Aim of the exercise - Update the stretch of the data from the line containing "What measure of" through the line containing "the point at 573,493, the" by replacing "order" with "sequence". Keep everything else the same.

** BEGIN Task inputs **

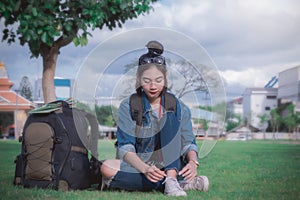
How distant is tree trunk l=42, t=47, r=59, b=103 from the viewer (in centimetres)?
556

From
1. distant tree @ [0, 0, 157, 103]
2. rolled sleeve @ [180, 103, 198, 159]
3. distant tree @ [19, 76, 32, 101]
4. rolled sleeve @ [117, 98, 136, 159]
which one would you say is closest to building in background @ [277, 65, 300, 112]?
distant tree @ [19, 76, 32, 101]

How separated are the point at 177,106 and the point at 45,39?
98.1 inches

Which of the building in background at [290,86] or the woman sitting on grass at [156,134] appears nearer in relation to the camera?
the woman sitting on grass at [156,134]

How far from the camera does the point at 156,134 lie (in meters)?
2.45

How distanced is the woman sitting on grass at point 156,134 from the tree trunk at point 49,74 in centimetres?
320

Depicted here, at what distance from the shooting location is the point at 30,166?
283 cm

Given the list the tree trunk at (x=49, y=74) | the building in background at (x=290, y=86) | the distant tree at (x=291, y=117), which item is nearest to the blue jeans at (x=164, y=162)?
the tree trunk at (x=49, y=74)

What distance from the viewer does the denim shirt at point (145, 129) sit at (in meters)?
2.45

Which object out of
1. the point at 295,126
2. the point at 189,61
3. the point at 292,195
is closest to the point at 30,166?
the point at 189,61

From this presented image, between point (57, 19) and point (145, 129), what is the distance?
109 inches

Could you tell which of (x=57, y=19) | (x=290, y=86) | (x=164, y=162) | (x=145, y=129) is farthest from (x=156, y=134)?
(x=290, y=86)

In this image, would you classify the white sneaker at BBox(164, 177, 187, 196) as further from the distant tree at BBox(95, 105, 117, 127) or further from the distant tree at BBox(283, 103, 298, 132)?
the distant tree at BBox(283, 103, 298, 132)

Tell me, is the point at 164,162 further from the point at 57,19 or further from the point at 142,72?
the point at 57,19

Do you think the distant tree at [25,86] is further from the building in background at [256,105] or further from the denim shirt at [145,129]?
the building in background at [256,105]
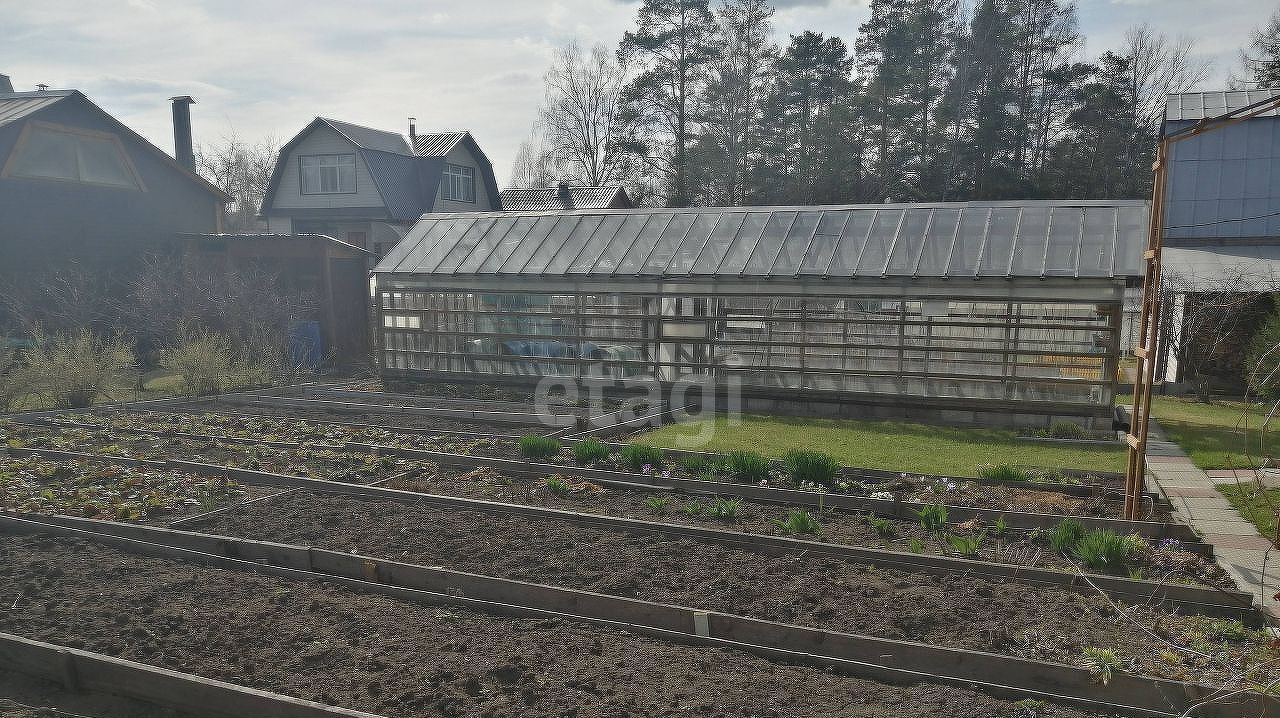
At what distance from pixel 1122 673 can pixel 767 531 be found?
9.73 feet

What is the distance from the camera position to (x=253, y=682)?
169 inches

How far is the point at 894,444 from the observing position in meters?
10.5

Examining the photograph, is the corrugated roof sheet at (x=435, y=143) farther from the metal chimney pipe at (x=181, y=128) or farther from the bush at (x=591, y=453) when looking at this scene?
the bush at (x=591, y=453)

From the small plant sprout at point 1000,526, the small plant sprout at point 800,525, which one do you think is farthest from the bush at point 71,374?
the small plant sprout at point 1000,526

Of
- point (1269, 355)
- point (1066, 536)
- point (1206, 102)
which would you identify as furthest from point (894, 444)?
point (1206, 102)

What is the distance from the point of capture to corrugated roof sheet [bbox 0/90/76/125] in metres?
19.9

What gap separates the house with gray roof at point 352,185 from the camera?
31.2 m

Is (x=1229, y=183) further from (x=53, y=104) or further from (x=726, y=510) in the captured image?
(x=53, y=104)

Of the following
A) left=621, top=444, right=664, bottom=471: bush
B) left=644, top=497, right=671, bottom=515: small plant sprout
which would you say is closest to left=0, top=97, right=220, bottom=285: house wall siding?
left=621, top=444, right=664, bottom=471: bush

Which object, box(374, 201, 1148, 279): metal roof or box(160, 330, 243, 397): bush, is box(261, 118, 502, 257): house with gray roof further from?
box(160, 330, 243, 397): bush

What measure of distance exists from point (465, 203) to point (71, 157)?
634 inches

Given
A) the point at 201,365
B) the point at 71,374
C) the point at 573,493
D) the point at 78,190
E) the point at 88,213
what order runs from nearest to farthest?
the point at 573,493, the point at 71,374, the point at 201,365, the point at 78,190, the point at 88,213

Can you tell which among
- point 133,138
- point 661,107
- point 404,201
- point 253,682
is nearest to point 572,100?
point 661,107

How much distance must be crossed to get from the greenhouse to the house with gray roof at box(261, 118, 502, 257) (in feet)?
52.3
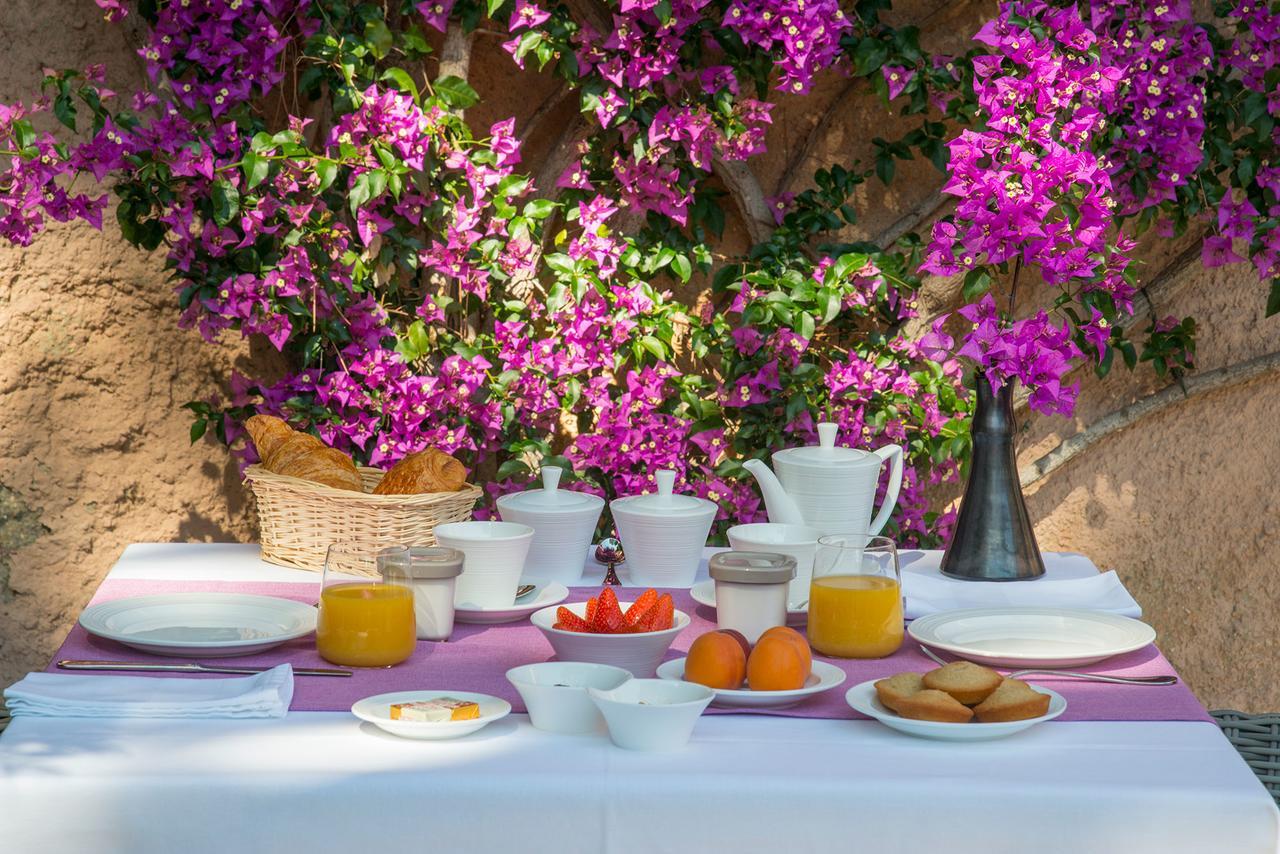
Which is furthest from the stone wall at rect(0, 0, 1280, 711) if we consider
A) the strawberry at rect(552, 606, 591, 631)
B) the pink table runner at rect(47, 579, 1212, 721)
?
the strawberry at rect(552, 606, 591, 631)

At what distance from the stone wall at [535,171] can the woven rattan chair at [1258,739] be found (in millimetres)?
1260

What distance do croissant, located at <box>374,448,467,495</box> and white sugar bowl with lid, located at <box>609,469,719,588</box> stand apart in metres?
0.20

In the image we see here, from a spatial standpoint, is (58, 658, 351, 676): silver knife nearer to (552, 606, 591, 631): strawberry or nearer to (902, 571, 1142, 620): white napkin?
(552, 606, 591, 631): strawberry

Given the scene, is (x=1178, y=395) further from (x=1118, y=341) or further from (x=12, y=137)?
(x=12, y=137)

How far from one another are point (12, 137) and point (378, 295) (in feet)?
2.08

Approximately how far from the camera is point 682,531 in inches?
64.6

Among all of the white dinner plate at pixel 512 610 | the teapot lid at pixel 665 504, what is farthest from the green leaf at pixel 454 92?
the white dinner plate at pixel 512 610

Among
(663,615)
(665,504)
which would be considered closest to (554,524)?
(665,504)

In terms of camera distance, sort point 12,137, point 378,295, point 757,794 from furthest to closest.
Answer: point 378,295 < point 12,137 < point 757,794

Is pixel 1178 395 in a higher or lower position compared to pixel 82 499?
higher

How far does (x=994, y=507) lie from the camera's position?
5.59 feet

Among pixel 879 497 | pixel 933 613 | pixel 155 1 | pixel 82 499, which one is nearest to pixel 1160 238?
pixel 879 497

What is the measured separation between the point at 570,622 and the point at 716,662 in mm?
166

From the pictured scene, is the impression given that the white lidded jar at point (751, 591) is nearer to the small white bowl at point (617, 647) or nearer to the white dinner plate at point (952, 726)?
the small white bowl at point (617, 647)
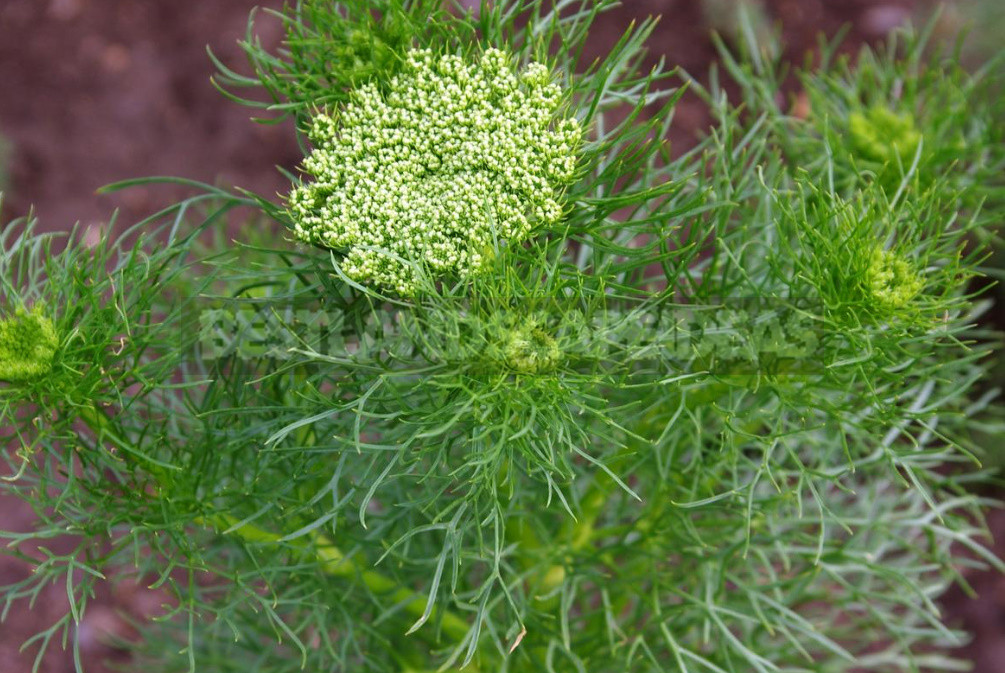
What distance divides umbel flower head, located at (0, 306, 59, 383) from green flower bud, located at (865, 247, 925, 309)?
684 mm

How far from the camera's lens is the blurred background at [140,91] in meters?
2.07

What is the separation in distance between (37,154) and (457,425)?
1.66 m

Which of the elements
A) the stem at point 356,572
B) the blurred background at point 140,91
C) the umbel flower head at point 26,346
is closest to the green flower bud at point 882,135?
the stem at point 356,572

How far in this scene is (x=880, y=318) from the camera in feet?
2.68

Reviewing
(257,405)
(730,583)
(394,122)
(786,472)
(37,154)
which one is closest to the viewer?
(394,122)

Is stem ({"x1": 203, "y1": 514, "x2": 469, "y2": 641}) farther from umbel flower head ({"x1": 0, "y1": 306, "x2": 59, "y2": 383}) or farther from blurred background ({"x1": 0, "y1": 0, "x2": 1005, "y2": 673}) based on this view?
blurred background ({"x1": 0, "y1": 0, "x2": 1005, "y2": 673})

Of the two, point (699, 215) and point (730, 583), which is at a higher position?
point (699, 215)

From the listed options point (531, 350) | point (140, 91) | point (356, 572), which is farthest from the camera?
point (140, 91)

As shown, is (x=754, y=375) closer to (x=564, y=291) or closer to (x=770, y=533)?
(x=564, y=291)

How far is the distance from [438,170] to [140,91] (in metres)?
1.57

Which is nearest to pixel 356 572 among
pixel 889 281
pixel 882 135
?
Answer: pixel 889 281

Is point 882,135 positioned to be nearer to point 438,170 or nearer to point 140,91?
point 438,170

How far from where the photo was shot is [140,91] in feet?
6.89

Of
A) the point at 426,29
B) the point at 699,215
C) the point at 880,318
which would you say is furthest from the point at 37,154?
the point at 880,318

** END Task inputs **

Output for this task -
What measure of distance exists from point (465, 203) to point (71, 157)?
634 inches

Given
A) the point at 201,365
B) the point at 71,374
C) the point at 573,493
D) the point at 78,190
E) the point at 88,213
what sequence runs from nearest to farthest?
the point at 573,493, the point at 71,374, the point at 201,365, the point at 78,190, the point at 88,213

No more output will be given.